The member of Our Lady of Lourdes Parish in Bettendorf and several other Catholics from the Diocese of Davenport visited the Western Hemisphere’s poorest nation this winter through the organization ServeHAITI. In January, an economic development committee met with Haitians to develop business plans and check on recipients of donor-funded small-business loans. In February, volunteers offered dental services to Haitians, built chalkboards for teachers and added solar energy panels to the rectory of St. Pierre Catholic Church in Gran Bois. Many travelers also brought 50-pound bags of vitamins and over-the-counter pain relievers purchased at cost through Scott Drug in DeWitt.
After journeying to Haiti – where 80 percent of people live in poverty – “you walk away thinking, shame on me if I ever complain about my life again,” Boyler said.
During the February mission, she and several others from the United States visited Haitian schools to help apply fluoride to children’s teeth, pass out toothbrushes and toothpaste, and offer education on basic dental hygiene. Boyler, who works in a dental office in Moline, Ill., and fellow volunteers assisted two dentists – a Haitian and an American – as the dentists extracted 288 decayed teeth from Haitians over three days in Gran Bois. Many patients had endured months of pain from abscessed teeth, said Liz McDermott, a member of Our Lady of the River Parish in LeClaire and trip logistics coordinator with ServeHAITI. “One patient walked back to the dentists the day after getting five teeth removed — just to say thank you because he felt so much better.”
Deb Smith of St. Anthony Parish in Davenport helped with flouride treatments and chalkboard assembly, but found it especially rewarding to join her husband Chris in visiting two brothers the couple sponsors. “Our involvement helps make it possible for the boys to attend school, and helps their caregiver provide some essentials for them, as they are orphans,” she said. “I wish every child in Gran Bois could afford to go to school and always have enough to eat.”
ServeHAITI’s economic development committee (SHECON) is working to help Haitians feed themselves. Gary Froeschle of St. Joseph Parish in DeWitt joined fellow committee members, who include Haitian Americans, in traveling to the Gran Bois area in January to meet with entrepreneurs. He said the committee is lending funds at 9 percent interest — a low rate for Haiti — to a poultry production enterprise, bakery and businesses that sell beans for planting. Other enterprises, including a hog farm, agricultural supply store and coffee production, are in development.
A certified public accountant, Froeschle said that without jobs, fighting poverty will be a “never-ending battle.” He recalled that when SHECON offered its first small-business training in 2010, more than 100 Haitians attended — some after walking for hours through rain and mud.”I’ve been to a lot of places, but I’ve never met people so anxious to find opportunities to improve their lives.”
The committee has since returned to Haiti several times a year and made its first two business loans — to bakeries — in January 2013.

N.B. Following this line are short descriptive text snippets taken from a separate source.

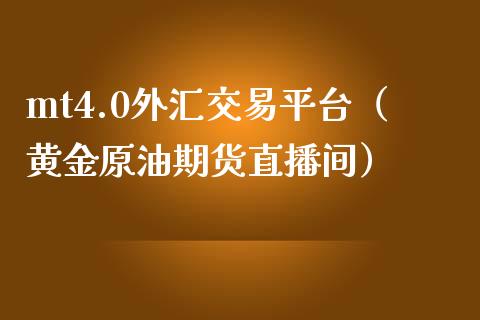 mt4.0外汇交易平台（黄金原油期货直播间）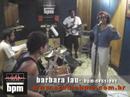 BPM Sessions - B�rbara Lau - Unchain My Heart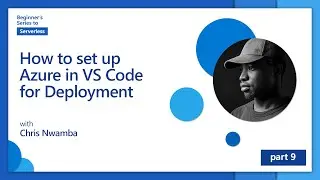 How to set up Azure in VS Code for Deployment [9 of 16] | Beginner's Series to: Serverless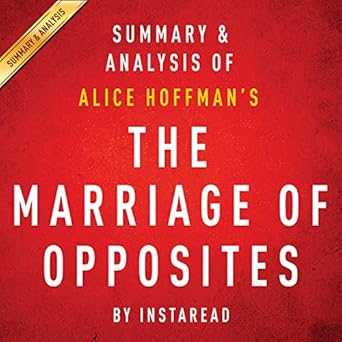 The Marriage Of Opposites By Alice Hoffman Summary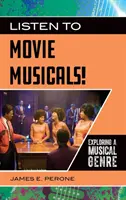 Écouter des comédies musicales de film ! Explorer un genre musical - Listen to Movie Musicals! Exploring a Musical Genre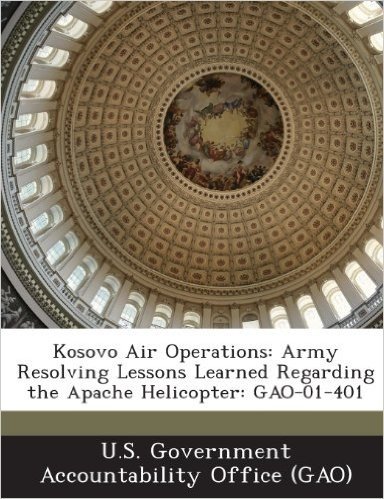 Kosovo Air Operations: Army Resolving Lessons Learned Regarding the Apache Helicopter: Gao-01-401 baixar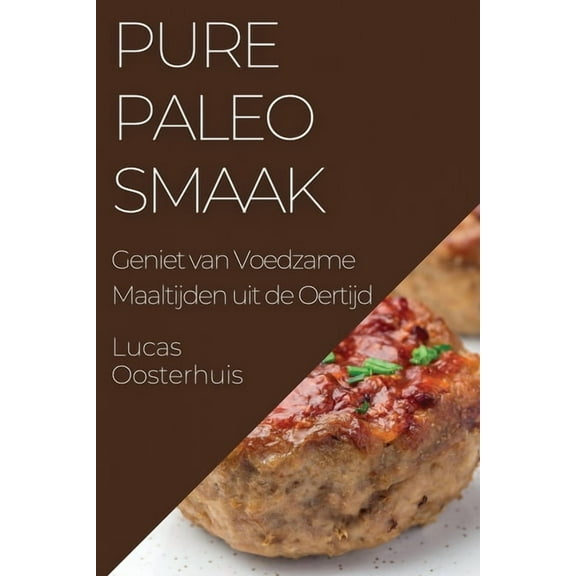 Pure Paleosmaak: Geniet van Voedzame Maaltijden uit de Oertijd, (Paperback)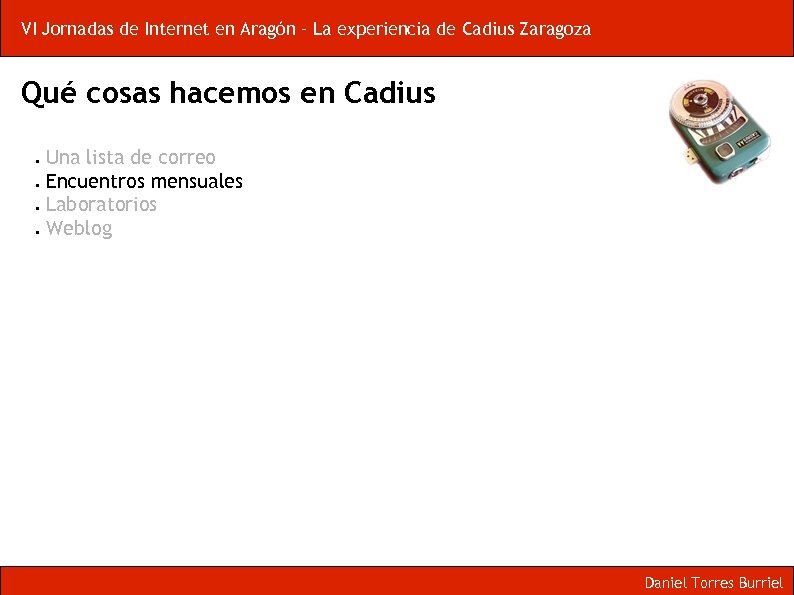 VI Jornadas de Internet en Aragón – La experiencia de Cadius Zaragoza Qué cosas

In between visits to Haiti, Froeschle said, “Someone asked me, ‘Do you preach there? Do you bring your faith to the people?’ I said it’s almost the other way around. People there have more faith in their little finger than I have in my whole body.” Haitians often walk hours from their rural homes to St. Pierre Church for a two-hour Mass filled with music and beautiful singing, he said.
Smith said her two trips to Haiti have strengthened her faith. “They reinforce to me that God has a plan, and we don’t have to understand it, or even see it come to fruition. We just need to trust in him, as the Haitian people do.”
ServeHAITI has started a new program inviting pregnant women to make three prenatal visits to St. Vincent de Paul Health Center in Gran Bois, receive an ultrasound, deliver their babies, get a postpartum checkup and receive baby supplies. The program is geared to rural women who might otherwise deliver babies at home, where unsanitary conditions or complications can lead to infant mortality and health problems for mothers, said Liz McDermott of ServeHAITI.